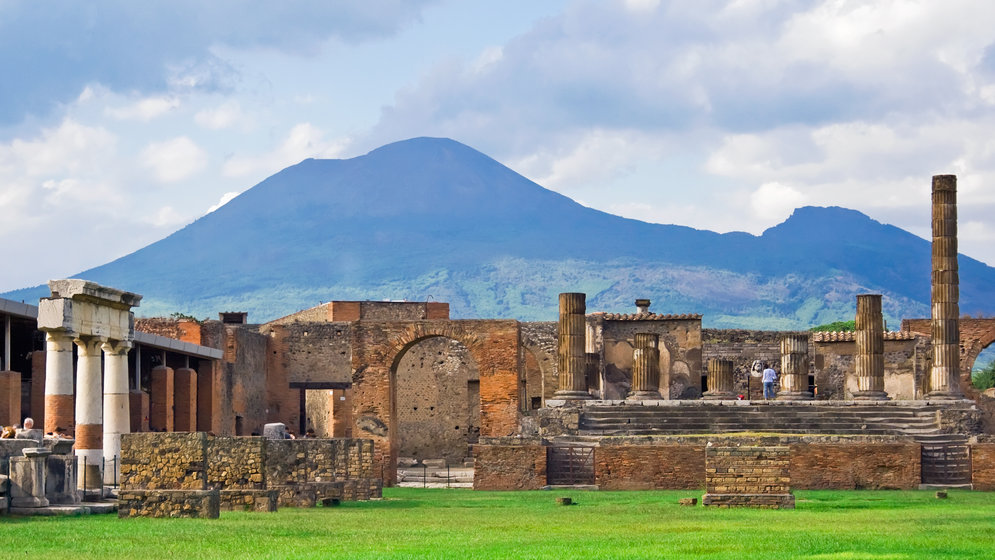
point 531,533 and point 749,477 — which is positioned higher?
point 749,477

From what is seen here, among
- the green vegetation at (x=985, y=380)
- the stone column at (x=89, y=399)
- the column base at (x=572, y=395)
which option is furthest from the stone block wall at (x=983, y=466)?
the green vegetation at (x=985, y=380)

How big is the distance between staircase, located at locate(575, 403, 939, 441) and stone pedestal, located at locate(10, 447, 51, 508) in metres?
17.4

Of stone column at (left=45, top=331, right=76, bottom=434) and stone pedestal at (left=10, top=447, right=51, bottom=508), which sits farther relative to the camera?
stone column at (left=45, top=331, right=76, bottom=434)

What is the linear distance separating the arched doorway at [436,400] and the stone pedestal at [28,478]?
31.1m

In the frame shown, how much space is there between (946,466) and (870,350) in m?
10.3

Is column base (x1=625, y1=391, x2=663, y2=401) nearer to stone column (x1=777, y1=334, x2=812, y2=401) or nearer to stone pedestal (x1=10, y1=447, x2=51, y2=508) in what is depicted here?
stone column (x1=777, y1=334, x2=812, y2=401)

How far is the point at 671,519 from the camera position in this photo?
1970 centimetres

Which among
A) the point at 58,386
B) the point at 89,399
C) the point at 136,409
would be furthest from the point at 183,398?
the point at 58,386

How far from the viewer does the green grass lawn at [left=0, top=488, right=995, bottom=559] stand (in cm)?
1445

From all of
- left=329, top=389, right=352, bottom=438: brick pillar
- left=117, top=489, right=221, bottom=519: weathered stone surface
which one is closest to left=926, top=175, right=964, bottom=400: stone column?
left=329, top=389, right=352, bottom=438: brick pillar

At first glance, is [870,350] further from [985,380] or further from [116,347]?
[985,380]

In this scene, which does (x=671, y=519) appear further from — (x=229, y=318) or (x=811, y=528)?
(x=229, y=318)

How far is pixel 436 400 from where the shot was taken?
50.4 m

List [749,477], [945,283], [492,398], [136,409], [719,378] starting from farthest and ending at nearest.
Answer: [719,378], [945,283], [136,409], [492,398], [749,477]
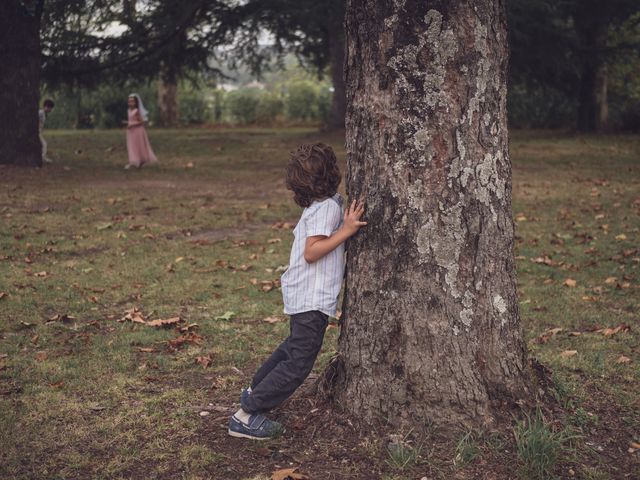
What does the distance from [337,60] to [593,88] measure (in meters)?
→ 10.00

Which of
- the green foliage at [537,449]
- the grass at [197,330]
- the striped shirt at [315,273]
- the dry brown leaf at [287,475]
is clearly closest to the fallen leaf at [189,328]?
the grass at [197,330]

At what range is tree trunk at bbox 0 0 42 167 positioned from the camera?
16.0 metres

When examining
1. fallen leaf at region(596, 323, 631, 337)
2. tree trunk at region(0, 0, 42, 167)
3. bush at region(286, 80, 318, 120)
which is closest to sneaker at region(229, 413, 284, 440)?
fallen leaf at region(596, 323, 631, 337)

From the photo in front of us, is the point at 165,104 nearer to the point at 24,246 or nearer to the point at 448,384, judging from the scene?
the point at 24,246

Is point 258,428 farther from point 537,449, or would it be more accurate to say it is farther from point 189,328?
point 189,328

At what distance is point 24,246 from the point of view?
29.7 ft

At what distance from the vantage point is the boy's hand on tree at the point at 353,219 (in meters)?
3.64

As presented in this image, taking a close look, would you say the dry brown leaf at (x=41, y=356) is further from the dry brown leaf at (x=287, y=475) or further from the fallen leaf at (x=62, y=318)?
the dry brown leaf at (x=287, y=475)

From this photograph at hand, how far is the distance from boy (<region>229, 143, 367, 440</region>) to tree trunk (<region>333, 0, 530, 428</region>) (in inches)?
4.5

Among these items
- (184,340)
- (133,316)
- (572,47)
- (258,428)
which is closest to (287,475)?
(258,428)

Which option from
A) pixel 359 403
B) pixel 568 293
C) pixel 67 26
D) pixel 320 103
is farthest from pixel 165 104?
pixel 359 403

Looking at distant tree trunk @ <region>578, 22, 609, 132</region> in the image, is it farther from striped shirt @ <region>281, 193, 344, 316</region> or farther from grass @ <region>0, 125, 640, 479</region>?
striped shirt @ <region>281, 193, 344, 316</region>

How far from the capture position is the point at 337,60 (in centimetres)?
2272

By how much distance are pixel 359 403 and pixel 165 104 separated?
3346 cm
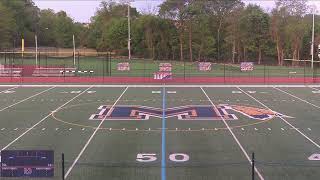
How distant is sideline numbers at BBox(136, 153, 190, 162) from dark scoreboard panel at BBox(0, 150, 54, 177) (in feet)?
19.1

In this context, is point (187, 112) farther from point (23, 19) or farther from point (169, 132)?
point (23, 19)

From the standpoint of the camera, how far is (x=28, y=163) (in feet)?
30.9

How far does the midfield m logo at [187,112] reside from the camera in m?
23.9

Required work — Copy each line exactly, and leave the pictures out of your copy.

The output —
point 531,533 and point 749,477 — which is positioned higher?
point 749,477

From what is seen here, among
- the green vegetation at (x=985, y=380)
- the stone column at (x=89, y=399)
- the column base at (x=572, y=395)
which option is furthest from the stone block wall at (x=983, y=466)?
the green vegetation at (x=985, y=380)

How big is the distance between staircase, located at locate(575, 403, 939, 441) and stone pedestal, located at locate(10, 447, 51, 508) in metres?
17.4

Of stone column at (left=45, top=331, right=76, bottom=434) and stone pedestal at (left=10, top=447, right=51, bottom=508), which sits farther relative to the camera?
stone column at (left=45, top=331, right=76, bottom=434)

What is the linear distance separating the arched doorway at [436,400] and the stone pedestal at [28,478]?
31.1m

In the frame shown, how much space is there between (946,466) and (870,350) in m?
10.3

Is column base (x1=625, y1=391, x2=663, y2=401) nearer to stone column (x1=777, y1=334, x2=812, y2=401) or nearer to stone pedestal (x1=10, y1=447, x2=51, y2=508) in what is depicted here?
stone column (x1=777, y1=334, x2=812, y2=401)

How far is the point at 671,519 from the camera position in this photo?
1970 centimetres

Which among
A) the point at 58,386
B) the point at 89,399
C) the point at 136,409
would be furthest from the point at 183,398?
the point at 58,386

How far from the viewer does the green grass lawn at [left=0, top=488, right=995, bottom=559] stand (in cm)?
1445

From all of
- left=329, top=389, right=352, bottom=438: brick pillar
- left=117, top=489, right=221, bottom=519: weathered stone surface
which one is closest to left=926, top=175, right=964, bottom=400: stone column?
left=329, top=389, right=352, bottom=438: brick pillar

At first glance, is [870,350] further from [985,380] or further from [116,347]?
[985,380]

In this scene, which does (x=671, y=519) appear further from — (x=229, y=318) or (x=811, y=528)?
(x=229, y=318)

How far is pixel 436 400 from where the shot was taken?
50.4 m

List [749,477], [945,283], [492,398], [136,409], [719,378] starting from farthest and ending at nearest.
Answer: [719,378], [945,283], [136,409], [492,398], [749,477]
What does the distance from [337,60] to [593,88] measure (in meters)?
→ 10.00

Which of
- the green foliage at [537,449]
- the grass at [197,330]
- the striped shirt at [315,273]
- the dry brown leaf at [287,475]
is clearly closest to the fallen leaf at [189,328]?
the grass at [197,330]

At what range is tree trunk at bbox 0 0 42 167 positioned from the camera?
16.0 metres

When examining
1. fallen leaf at region(596, 323, 631, 337)
2. tree trunk at region(0, 0, 42, 167)
3. bush at region(286, 80, 318, 120)
which is closest to sneaker at region(229, 413, 284, 440)?
fallen leaf at region(596, 323, 631, 337)

From the photo in front of us, is the point at 165,104 nearer to the point at 24,246 or nearer to the point at 448,384, judging from the scene?
the point at 24,246

Is point 258,428 farther from point 537,449, or would it be more accurate to say it is farther from point 189,328?
point 189,328

At what distance is point 24,246 from the point of view?
29.7 ft

At what distance from the vantage point is the boy's hand on tree at the point at 353,219 (in meters)?
3.64

As presented in this image, taking a close look, would you say the dry brown leaf at (x=41, y=356) is further from the dry brown leaf at (x=287, y=475) or further from the fallen leaf at (x=62, y=318)?
the dry brown leaf at (x=287, y=475)

From this photograph at hand, how far is the distance from boy (<region>229, 143, 367, 440</region>) to tree trunk (<region>333, 0, 530, 428</region>) (in inches)?
4.5

Among these items
- (184,340)
- (133,316)
- (572,47)
- (258,428)
which is closest to (287,475)?
(258,428)

Which option from
A) pixel 359 403
B) pixel 568 293
C) pixel 67 26
D) pixel 320 103
is farthest from pixel 165 104?
pixel 359 403

Looking at distant tree trunk @ <region>578, 22, 609, 132</region> in the image, is it farther from striped shirt @ <region>281, 193, 344, 316</region> or farther from grass @ <region>0, 125, 640, 479</region>?
striped shirt @ <region>281, 193, 344, 316</region>

How far from the capture position is the point at 337,60 (in centimetres)?
2272

By how much distance are pixel 359 403 and pixel 165 104 separated?
3346 cm
How distant is sideline numbers at BBox(136, 153, 190, 162) from dark scoreboard panel at BBox(0, 150, 54, 177) (in feet)?
19.1

In this context, is point (187, 112) farther from point (23, 19) or farther from point (169, 132)?
point (23, 19)

From the standpoint of the camera, how far is (x=28, y=163) (in feet)?
30.9

How far does the midfield m logo at [187,112] reside from the camera in m?
23.9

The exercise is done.